### Reading passage

Regarding television coverage, Cervantes does not complain about any pretrial television news reports about the case. Rather, he says the trial court permitted Univision Television (Channel 19) to film some trial proceedings (video only, no sound) on the condition the jurors not be shown. Cervantes also cites various instances of media requests to film other parts of the trial, to show continuing public interest in the case. However, the medias interest during trial does not demonstrate reversible error in the trial courts denial of the motion to change venue.



3. Size of the Community



Cervantes says Yolo Countys population at the time of trial, extrapolated from census data, was 184,364, most of whom lived in Woodland, West Sacramento, and Davis. Cervantes does not specify how many lived in Woodland. Cervantes also says Yolo County ranked 28 of the 58 California counties in terms of population. In our view, size is a neutral factor in this case, but even if it were a factor in defendants favor, reversal would not be required.



Cervantes cites People v. Rodriguez (1986) 42 Cal.3d 730 at page 742, as precedent for changing venue from Yolo County, but venue was not at issue in that appeal. The introductory paragraph of the opinion merely observed that, though the crimes were committed in Yolo County, venue was changed to San Mateo County. (Id. at p. 742.) Cases are not authority for propositions not at issue in the appellate opinion. (People v. Scheid (1997) 16 Cal.4th 1, 17.)



Cervantes notes Steffen v. Municipal Court (1978) 80 Cal.App.3d 623 changed venue from San Mateo County which, with close to 575,000 residents (id. at p. 626), was much bigger than Yolo County. However, in that case size was mentioned only with regard to the Peoples argument that newspaper publicity could not be regarded as pervasive, since newspaper circulation was only 65,000. The appellate court agreed with the defendants point that the figures were misleading unless consideration were given to factors such as family size. (Ibid.)



The key consideration is whether it can be shown that the population is of such a size that it neutralizes or dilutes the impact of adverse publicity. (Weaver, supra, 26 Cal.4th at p. 905 [since adverse publicity was neither relentless nor virulent, the moderate size of Kern County, population 450,000, did not undermine the trial courts decision to deny a change of venue].)



Similarly here the moderate size of the community did not undermine the denial of a venue change.



4. Status of Defendant in the Community



Cervantes says he could not get a fair trial in Yolo County because he is an outsider, in that he is not a native of Yolo County and has no real, sustained ties to it. He was born in Mexico (in 1974), moved to Woodland with his family when he was 12, moved to Idaho with his family when he was a high school senior, and eventually moved back to Woodland to work for his uncle in the construction field. He spent some time incarcerated for various drug offenses between 1994 and 1999. In 2000, he moved to Phoenix briefly but came back to Woodland the same year. In November 2001, he was arrested for another drug offense. Upon his release, he moved to Oceanside. He moved back to Woodland two weeks before the murders, staying with relatives or his girlfriend.

(Collected data entries)

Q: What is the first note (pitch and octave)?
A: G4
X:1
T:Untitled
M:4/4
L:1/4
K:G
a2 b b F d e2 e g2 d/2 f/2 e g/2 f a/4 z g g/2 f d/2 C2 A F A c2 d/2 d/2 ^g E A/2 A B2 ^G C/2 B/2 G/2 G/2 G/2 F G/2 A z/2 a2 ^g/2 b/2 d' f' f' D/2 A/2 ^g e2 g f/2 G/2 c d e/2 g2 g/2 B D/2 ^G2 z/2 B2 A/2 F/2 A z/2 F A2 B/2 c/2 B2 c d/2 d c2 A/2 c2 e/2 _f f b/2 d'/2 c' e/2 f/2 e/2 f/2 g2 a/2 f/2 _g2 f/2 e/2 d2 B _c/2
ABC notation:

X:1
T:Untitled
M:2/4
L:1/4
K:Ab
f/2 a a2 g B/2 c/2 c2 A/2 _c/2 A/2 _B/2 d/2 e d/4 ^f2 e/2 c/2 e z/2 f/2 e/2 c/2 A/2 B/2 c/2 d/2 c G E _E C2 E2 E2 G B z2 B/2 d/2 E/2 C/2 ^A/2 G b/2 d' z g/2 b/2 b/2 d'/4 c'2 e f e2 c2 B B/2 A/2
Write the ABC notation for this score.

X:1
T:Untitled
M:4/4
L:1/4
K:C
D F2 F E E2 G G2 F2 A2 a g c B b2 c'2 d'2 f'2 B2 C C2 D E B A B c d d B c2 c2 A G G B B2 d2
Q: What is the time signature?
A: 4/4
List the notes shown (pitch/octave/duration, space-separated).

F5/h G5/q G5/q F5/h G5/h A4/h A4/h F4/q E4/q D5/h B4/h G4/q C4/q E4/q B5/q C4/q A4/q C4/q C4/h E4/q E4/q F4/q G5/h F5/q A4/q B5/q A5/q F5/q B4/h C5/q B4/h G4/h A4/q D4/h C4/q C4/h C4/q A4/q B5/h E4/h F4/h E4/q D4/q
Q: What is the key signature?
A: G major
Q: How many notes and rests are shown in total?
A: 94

### Set of tasks
a - Return every line of the records that contains the string "octave", treating uppercase and lowercase letters as different.
b - Extend the court opinion on the venue challenge past its last sentence.

### Per-task outputs
a -
Q: What is the first note (pitch and octave)?
List the notes shown (pitch/octave/duration, space-separated).

b -
Cervantes has ties to Woodland; he is not an outsider.



5. Status of the Victims



Cervantes acknowledges the victims were not well known before the shootings, but he quotes from Odle v. Superior Court (1982) 32 Cal.3d 932 at page 940, that the murder victim by virtue of the events and media coverage after the crimes, became a posthumous celebrity . . . . However, in Odle the victim was a police officer who had earned numerous commendations and left behind a pregnant wife. (Id. at pp. 940-941.) His funeral was attended by a thousand police officers. Schools were closed. Flags were flown at half-mast. The Chamber of Commerce named the officer citizen of the year. A fund for the family raised over $50,000 from contributors all over the state and county. (Ibid.) Unlike Odle, Cervantes points to no similar type of evidence in this case, making the victims posthumous celebrities.



Cervantes says a local citizen can be a prominent victim. But he points to no evidence that these victims were prominent.



Having considered the foregoing five factors, we see no impropriety in the trial courts denial of a venue change.



6. Claim of Venire Pool Saturation



Cervantes argues the transcript of voir dire shows venue should have been changed.



Prospective jurors not excused for hardship filled out a big questionnaire which included questions about exposure to pretrial publicity. Some prospective jurors were excused based on their written answers to the questionnaire, without verbal questioning.



According to the People, the fact that no seated juror or alternate was aware of the publicity or affected by it was the best evidence for denying a change of venue. However, [r]esolution of the venue question requires consideration of the responses of jurors who do not ultimately become members of the trial panel as well as those who do. [Citations.] (Odle, supra, 32 Cal.3d at p. 944.)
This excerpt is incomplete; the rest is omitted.